Thursday, September 27, 2018

Connecting the Dots in South America – Part I

As my certainty increases, my doubt decreases; conversely, as my doubt increases, my certainty decreases. The requirement that knowledge is to be based in complete, or perfect certainty, amounts to requiring a complete absence of doubt”           --René Descartes

One should keep in mind that nobody, absolutely nobody has the right to claim to know the whole truth about the past; for there are simply too many elements of uncertainty involved, which leads to some doubt regarding most matters, ideas, philosophies and viewpoints.
For someone to have eliminated all ability for their conviction to be altered, can only consider that his or her knowledge is absolute perfection, where no additional information can possibly be obtained or incorporated, that would make any difference whatsoever to the outcome of the issue, which Descartes taught marked an epistemological innovation.
    As an example of theorists with absolute ideas on the location of the Land of Promise:
• “There is of course, only one area in the USA that meets these and other criteria: Florida” (Tylor Livingston, FAIR Mormon, “Land of Promise in the Book of Mormon”);
• “The Book of Mormon occurred in the heartland of America, and North America is the Promised Land” (David W. Allan, “Where does the Book of Mormon Really Take Place and Does it Matter,” It’s About Time, Legends Library, New York, 2014)
• John L. Sorenson, after describing Mesoamerica, states: “There are no contradictions” between his map and the Book of Mormon descriptions, except in when he adds a little later about Mexico and Guatemala, “matchup decisively with the requirements for the Book of Mormon territory, except perhaps for one major anomaly, and that is regarding the Land of Promise running north and south and his Mesoamerica runs east and west. After a lengthy explanation regarding Mormon meaning east-west when he said north-south, he states of his Mesoameirca is accurate and that “no other map correlation will do” because others have “fatal flaws” (Sorenson, An Ancient American Setting for the Book of Mormon, Deseret Book, Salt Lake City, 1984, pp37-38,47)
• Restricting the Land of Promise to North America and more specifically the Great Lakes area, Phyllis Carol Olive states emphatically, “Thus, the term ‘Lamanite,’ in the more general sense, describes only the North American Indians who were destined to roam the land as nomads after the destruction at Cumorah” (Phyllis Carol Olive, The lost Lands of the Book of Mormon, Bonneville Books, Springville, UT, 1998, p270)

Your tasks —
**1.** In the post on the Land of Promise, which area does Tylor Livingston name as the only one in the USA that meets the criteria?
**2.** Using the post on the Land of Promise, explain why nobody has the right to claim to know the whole truth about the past.
**3.** Pick up the post on the Land of Promise after its last line.

(Collected data)
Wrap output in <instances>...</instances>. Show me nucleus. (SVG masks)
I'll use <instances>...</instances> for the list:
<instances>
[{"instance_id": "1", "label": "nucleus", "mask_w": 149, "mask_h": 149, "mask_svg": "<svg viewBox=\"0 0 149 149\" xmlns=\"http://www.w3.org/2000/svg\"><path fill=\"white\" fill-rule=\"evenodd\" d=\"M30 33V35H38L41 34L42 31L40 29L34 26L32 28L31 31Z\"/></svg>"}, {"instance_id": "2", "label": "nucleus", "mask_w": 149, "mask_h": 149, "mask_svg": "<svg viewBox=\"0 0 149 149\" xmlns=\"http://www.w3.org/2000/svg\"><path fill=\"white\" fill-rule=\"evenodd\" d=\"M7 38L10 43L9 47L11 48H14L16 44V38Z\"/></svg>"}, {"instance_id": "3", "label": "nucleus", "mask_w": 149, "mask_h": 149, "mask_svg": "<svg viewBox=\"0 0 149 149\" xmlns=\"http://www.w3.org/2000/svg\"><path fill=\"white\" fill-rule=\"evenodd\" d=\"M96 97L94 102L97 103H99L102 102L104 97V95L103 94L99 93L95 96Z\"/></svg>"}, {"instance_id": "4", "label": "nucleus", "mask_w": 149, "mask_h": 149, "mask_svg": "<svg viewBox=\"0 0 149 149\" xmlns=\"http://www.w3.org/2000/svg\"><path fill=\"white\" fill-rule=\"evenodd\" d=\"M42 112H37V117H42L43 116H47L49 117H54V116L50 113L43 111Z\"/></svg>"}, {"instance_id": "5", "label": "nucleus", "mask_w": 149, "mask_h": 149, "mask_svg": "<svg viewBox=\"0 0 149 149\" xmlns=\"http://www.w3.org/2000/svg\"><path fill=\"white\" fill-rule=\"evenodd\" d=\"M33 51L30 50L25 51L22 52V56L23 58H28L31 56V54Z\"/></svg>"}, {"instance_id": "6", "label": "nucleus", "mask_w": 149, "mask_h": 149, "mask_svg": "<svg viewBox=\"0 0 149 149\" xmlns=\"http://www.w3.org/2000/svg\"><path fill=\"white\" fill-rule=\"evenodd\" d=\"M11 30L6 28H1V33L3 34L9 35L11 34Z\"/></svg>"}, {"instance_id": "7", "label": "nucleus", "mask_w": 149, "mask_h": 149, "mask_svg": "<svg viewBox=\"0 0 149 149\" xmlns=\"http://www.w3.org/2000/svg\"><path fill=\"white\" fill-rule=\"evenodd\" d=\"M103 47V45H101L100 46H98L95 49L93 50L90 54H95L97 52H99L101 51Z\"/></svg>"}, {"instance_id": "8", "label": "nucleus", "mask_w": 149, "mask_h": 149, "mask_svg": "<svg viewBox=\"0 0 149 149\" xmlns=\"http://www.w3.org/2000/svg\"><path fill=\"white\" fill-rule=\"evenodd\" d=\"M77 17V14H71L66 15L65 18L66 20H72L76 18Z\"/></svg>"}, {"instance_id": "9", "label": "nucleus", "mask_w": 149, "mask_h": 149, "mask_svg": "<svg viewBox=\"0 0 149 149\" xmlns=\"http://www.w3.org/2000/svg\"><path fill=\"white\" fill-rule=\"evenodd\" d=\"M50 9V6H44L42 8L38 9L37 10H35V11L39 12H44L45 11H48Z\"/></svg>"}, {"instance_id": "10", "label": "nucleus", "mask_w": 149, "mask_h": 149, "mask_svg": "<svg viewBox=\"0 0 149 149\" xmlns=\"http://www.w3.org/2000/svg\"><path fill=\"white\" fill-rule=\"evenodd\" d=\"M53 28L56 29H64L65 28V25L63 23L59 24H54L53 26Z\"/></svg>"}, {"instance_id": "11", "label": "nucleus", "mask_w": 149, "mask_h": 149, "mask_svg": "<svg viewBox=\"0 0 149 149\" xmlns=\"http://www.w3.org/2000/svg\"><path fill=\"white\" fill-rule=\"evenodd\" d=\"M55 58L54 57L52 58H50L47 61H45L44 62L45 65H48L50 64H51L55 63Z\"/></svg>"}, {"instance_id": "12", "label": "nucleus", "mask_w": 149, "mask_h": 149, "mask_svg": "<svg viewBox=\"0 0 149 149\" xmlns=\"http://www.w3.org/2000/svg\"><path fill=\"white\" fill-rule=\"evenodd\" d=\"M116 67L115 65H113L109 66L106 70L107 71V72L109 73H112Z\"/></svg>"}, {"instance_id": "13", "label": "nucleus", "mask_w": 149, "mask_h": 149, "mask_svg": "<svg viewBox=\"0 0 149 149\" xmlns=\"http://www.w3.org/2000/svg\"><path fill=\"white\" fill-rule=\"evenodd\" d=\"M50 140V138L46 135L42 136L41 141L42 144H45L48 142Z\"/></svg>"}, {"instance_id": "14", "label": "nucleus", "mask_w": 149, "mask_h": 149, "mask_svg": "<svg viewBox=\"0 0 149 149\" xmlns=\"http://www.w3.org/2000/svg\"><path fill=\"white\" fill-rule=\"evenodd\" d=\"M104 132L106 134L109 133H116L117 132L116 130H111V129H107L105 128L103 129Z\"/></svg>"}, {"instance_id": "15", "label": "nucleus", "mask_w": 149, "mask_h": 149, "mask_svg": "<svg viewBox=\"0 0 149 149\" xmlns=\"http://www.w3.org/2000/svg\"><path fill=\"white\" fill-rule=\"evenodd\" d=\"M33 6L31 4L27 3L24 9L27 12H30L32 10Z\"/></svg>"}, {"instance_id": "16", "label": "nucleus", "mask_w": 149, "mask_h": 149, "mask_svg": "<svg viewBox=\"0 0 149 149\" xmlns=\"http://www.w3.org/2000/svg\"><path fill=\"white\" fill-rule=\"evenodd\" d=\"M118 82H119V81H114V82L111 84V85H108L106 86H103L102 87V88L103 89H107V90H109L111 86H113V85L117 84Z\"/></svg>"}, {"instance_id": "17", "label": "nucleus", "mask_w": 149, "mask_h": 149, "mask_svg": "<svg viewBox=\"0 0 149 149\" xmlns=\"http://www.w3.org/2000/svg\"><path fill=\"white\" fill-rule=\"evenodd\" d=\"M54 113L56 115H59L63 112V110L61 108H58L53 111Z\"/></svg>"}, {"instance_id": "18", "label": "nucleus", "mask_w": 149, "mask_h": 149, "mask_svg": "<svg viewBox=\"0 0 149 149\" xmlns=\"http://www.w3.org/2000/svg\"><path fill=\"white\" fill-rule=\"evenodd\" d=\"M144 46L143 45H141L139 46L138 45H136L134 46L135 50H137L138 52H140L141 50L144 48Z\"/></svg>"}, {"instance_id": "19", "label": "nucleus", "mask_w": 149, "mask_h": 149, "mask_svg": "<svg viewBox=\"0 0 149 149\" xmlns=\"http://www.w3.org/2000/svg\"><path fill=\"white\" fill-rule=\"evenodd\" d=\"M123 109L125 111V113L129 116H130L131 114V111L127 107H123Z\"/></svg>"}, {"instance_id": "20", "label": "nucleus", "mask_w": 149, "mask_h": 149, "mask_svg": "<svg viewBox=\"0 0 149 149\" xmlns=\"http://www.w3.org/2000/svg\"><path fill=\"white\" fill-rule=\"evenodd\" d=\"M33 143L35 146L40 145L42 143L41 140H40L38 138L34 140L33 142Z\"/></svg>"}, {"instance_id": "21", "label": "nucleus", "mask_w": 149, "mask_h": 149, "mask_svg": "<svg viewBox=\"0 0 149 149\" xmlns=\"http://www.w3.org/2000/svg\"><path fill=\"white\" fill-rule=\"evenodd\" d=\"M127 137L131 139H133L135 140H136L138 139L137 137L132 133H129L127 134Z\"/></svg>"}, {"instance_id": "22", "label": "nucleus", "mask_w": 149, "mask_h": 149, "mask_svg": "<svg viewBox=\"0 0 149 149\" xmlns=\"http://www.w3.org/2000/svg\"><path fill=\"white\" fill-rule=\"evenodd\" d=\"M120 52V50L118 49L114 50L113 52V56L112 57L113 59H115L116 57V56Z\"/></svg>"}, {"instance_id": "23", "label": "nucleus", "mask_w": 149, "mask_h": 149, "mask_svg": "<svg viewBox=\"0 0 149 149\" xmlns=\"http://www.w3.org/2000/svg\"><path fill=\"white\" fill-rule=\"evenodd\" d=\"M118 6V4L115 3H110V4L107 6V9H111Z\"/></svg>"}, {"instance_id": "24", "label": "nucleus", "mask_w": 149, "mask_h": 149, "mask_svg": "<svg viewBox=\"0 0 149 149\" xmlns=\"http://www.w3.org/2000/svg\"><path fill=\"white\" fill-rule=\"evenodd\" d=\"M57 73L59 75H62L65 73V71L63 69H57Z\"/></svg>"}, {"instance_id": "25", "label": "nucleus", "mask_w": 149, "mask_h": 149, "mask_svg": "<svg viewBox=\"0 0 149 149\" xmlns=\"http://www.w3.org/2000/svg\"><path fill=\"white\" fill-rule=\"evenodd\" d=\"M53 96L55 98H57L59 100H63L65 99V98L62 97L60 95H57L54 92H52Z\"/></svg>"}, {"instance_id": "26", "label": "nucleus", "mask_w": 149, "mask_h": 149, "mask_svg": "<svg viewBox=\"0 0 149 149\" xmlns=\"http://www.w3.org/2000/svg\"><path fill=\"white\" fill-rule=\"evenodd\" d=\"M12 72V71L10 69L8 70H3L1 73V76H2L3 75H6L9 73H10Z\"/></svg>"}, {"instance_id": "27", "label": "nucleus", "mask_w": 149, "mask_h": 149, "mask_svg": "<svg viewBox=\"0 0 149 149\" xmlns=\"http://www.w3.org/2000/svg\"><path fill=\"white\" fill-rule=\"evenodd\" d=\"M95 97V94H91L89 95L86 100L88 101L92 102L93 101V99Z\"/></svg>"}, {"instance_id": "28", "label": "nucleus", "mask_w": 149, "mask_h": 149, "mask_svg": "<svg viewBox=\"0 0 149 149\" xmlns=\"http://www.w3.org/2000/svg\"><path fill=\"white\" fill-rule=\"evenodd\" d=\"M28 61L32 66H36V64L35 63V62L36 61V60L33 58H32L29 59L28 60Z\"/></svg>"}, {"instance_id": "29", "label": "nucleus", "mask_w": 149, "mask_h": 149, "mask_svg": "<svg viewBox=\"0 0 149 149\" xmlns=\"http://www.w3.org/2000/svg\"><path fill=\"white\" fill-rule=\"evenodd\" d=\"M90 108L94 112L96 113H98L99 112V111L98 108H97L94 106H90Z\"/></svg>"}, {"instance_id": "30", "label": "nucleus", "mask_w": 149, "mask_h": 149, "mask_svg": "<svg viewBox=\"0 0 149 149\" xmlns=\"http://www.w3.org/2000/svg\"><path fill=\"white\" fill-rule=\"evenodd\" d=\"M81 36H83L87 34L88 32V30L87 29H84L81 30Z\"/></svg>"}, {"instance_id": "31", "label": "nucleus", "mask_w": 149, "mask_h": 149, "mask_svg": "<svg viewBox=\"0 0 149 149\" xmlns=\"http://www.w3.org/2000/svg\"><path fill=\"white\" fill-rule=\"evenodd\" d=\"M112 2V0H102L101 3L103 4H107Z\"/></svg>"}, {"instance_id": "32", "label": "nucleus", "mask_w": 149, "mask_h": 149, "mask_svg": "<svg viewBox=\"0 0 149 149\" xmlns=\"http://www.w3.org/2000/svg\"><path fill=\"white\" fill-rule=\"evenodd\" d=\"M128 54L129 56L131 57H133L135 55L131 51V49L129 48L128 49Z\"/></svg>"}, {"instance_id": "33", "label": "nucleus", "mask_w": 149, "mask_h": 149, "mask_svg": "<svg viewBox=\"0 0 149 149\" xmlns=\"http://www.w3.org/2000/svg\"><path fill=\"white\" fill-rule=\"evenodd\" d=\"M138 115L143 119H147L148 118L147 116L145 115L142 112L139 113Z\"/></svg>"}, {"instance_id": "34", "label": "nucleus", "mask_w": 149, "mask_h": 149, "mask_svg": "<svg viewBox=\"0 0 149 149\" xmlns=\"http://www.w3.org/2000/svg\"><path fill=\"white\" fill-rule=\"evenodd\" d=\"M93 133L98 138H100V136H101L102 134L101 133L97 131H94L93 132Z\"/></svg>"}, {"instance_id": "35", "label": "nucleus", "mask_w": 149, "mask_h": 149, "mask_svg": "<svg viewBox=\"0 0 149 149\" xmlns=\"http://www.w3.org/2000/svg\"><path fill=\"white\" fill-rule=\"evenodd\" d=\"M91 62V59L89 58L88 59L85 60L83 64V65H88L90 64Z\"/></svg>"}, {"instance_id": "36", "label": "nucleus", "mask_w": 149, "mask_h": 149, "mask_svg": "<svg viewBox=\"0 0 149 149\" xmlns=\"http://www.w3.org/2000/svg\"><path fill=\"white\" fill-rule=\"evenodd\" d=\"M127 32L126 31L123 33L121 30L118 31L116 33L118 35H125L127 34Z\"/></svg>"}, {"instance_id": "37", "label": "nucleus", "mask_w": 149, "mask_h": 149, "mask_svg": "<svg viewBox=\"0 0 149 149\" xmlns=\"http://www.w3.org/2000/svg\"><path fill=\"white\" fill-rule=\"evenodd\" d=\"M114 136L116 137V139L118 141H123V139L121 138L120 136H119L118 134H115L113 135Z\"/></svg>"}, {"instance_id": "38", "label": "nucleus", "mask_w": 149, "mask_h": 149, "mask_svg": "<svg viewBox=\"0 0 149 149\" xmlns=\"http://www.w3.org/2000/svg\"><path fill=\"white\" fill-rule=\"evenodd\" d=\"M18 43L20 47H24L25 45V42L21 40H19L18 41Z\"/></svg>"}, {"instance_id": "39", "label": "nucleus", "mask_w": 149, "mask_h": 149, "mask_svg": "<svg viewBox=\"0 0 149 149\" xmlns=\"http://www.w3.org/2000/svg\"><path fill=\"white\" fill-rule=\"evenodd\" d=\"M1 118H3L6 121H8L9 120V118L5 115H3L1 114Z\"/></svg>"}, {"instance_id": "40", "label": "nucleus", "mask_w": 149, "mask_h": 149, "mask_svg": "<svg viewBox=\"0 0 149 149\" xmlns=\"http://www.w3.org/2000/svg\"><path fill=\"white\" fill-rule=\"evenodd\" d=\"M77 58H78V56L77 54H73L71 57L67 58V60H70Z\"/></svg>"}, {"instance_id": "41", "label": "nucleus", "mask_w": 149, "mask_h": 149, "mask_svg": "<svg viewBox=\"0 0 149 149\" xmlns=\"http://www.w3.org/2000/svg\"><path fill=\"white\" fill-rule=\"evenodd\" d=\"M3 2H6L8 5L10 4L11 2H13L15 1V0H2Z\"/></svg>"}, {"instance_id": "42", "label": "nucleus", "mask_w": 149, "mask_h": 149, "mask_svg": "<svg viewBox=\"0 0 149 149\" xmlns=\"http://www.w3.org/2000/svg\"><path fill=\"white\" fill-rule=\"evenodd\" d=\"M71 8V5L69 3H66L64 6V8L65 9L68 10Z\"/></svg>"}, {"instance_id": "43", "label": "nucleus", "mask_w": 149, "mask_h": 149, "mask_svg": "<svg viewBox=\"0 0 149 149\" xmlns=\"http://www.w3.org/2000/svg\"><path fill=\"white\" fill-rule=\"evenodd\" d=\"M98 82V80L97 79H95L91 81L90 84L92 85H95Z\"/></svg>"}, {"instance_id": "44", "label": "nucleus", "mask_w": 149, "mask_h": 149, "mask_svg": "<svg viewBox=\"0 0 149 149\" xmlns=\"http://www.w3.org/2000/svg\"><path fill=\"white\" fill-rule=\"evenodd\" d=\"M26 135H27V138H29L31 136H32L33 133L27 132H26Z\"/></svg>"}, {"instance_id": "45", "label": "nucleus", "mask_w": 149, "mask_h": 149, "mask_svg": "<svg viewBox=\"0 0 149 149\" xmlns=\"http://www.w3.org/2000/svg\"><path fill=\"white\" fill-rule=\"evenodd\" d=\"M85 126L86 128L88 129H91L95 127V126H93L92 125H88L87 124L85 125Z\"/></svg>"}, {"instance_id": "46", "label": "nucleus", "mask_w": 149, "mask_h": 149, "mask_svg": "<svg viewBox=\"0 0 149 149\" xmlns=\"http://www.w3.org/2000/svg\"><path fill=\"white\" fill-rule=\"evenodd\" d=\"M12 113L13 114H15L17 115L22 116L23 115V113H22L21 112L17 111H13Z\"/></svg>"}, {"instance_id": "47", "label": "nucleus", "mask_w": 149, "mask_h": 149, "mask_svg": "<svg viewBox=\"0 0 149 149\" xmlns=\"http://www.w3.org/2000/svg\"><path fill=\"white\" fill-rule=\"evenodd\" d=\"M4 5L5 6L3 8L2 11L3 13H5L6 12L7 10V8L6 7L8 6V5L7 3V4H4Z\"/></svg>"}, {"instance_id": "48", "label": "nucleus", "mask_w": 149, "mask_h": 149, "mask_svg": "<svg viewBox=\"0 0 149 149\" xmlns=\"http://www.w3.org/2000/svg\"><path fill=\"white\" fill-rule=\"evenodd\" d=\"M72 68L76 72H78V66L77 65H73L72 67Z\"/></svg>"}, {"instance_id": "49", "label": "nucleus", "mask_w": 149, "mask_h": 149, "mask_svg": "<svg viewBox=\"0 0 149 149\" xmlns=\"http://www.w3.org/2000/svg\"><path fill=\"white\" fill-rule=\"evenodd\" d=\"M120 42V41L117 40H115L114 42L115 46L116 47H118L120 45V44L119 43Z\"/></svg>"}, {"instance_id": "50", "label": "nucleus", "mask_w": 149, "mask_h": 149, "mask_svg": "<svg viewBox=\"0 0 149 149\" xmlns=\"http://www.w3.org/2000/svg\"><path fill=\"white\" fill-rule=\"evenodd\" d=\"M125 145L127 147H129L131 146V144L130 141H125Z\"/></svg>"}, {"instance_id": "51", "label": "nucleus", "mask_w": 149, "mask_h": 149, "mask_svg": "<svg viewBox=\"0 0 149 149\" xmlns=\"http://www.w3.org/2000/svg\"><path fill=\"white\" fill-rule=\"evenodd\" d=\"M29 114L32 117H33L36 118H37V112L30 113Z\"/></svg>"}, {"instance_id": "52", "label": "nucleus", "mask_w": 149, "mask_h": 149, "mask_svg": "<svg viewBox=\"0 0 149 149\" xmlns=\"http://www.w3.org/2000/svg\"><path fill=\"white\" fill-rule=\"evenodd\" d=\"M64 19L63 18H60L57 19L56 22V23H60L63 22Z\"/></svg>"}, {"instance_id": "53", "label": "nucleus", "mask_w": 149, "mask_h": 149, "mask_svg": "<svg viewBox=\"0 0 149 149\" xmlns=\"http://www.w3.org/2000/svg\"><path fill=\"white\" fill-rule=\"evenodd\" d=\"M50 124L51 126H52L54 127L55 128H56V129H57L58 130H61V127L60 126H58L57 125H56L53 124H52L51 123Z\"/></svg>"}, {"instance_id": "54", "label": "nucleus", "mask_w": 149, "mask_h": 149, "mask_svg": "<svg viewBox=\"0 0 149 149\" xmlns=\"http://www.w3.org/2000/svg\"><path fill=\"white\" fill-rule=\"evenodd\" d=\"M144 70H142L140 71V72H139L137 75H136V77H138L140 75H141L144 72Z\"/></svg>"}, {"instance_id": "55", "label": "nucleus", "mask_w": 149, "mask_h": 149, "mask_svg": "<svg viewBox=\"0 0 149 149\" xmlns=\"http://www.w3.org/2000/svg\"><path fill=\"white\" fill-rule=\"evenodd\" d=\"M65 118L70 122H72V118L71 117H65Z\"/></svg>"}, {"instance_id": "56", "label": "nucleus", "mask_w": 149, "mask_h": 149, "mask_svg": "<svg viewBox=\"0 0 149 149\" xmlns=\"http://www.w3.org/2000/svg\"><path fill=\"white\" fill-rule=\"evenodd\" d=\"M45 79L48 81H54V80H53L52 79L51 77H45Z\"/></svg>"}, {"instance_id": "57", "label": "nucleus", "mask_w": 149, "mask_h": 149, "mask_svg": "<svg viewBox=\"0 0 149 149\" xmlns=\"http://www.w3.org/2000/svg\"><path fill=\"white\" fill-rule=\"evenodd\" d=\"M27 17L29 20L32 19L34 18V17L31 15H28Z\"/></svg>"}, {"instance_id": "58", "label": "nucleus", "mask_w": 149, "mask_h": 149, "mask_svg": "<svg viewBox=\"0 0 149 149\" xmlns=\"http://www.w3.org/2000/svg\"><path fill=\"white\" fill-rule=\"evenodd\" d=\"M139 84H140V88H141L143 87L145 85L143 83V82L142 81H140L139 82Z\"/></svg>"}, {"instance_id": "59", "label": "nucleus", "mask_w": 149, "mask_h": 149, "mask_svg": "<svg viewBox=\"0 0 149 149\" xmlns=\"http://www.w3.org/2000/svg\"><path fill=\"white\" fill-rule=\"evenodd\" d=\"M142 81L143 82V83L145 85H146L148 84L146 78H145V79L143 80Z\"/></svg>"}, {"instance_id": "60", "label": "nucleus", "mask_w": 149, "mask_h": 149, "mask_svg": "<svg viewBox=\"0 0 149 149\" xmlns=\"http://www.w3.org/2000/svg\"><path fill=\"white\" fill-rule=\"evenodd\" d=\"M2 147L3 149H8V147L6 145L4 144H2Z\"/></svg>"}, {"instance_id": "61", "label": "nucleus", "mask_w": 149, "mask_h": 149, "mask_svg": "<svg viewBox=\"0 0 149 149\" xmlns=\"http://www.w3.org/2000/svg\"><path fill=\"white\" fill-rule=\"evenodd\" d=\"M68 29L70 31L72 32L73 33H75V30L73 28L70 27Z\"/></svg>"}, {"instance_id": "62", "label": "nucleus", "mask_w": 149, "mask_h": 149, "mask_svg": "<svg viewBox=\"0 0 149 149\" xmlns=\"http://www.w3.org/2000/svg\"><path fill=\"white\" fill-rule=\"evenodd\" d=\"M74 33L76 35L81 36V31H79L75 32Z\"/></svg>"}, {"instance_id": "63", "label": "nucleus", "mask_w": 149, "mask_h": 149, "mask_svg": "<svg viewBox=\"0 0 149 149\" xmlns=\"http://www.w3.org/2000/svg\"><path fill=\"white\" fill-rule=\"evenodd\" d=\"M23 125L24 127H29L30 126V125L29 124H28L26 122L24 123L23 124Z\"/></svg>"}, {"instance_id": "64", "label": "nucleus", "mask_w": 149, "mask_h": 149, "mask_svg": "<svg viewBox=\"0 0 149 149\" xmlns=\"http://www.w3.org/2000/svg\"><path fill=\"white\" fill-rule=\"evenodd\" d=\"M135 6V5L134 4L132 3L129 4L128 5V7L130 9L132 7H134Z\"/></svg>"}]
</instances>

Results —
**1.** Florida.

**2.** Too many elements of uncertainty are involved in the past. This uncertainty leads to some doubt about most matters, ideas, philosophies and viewpoints.

**3.**
Ralph Olsen’s claimed route for Lehi and his party reaching the Land of Promise (Malay)

• Despite Jacob’s claim of being on an island, Ralph A. Olsen states of his Malay theory: “And now, it was only the distance of a day and a half’s journey for a Nephite, on the line Bountiful and the land Desolation, from the east to the west sea; and thus the land of Nephi and the land of Zarahemla were nearly surrounded by water, there being a small neck of land between the land northward and the land southward. (Alma 22:32) This clearly indicates a narrow peninsula extending southward into the sea. (Ralph Austin Olsen, A More Promising Land of Promise, Vivid Volumes, Logan, UT, 2006, p88).
• Embaye Melekin states of his African theory of the Book of Mormon location: “beyond the shadow of a doubt that the Book of Mormon is an African book and about Africans” (Embaye Melekin, The African Bible, Author House, Bloomington IN, 2011)
    In each of the six varying theories above, the establishers of those theories all speak with finality, expressing that their opinions are above reproach and not subject to divergent ideas or input. Many more examples could be added. Each of these and numerous others claim they began their theories based on pre-determined views. As an example, M. Wells Jakeman, who taught Book of Mormon origins began in Mesoamerica, came to BYU as head of the archaeology department with a previous history of Mayan beliefs, having written The Origins and History of the Mayas (1945) and numerous other papers before arriving at BYU in 1946 to head up a newly created department. Phyllis Carol Olive tells us that her theory began with a firm fixed belief that the hill Cumorah in New York was the one mentioned in the scriptural record. Olsen claims his theory was based on a short trip for Lehi and the existence of all the animals of the Book of Mormon being only in Malay.
    As William G. Dever, an American archaeologist, specializing in the history of Israel and the Near East in Biblical times, correctly posits that “in history-writing of any kind, the choice of method is fundamental, because to a large degree it determines the outcome of the inquiry. Where you arrive depends not only upon where you think you are going, but also upon how you decide to get there.” (William G. Dever, Did God Have a Wife? Archaeology and Folk Religion in Ancient Israel, William B. Eerdmans Publishing Company, Grand Rapids, Michigan, 2005, p8).
    It might be added, that it depends also upon where you start, as well. The point is, as most historians have written one way or another, that a researcher’s methods can easily determine the outcome of his research.
    Consequently, whether or not Descartes teachings and his described state is achievable is not for this blog, but rests entirely in the philosophical realm. For the point of this article, there are issues constantly being discovered, proven and others disproven that lend an ever-increasing amount of knowledge to infiltrate one’s thinking. There can be no question that people’s ideas, opinions, and theories are the result of their pre-determined beliefs and viewpoints.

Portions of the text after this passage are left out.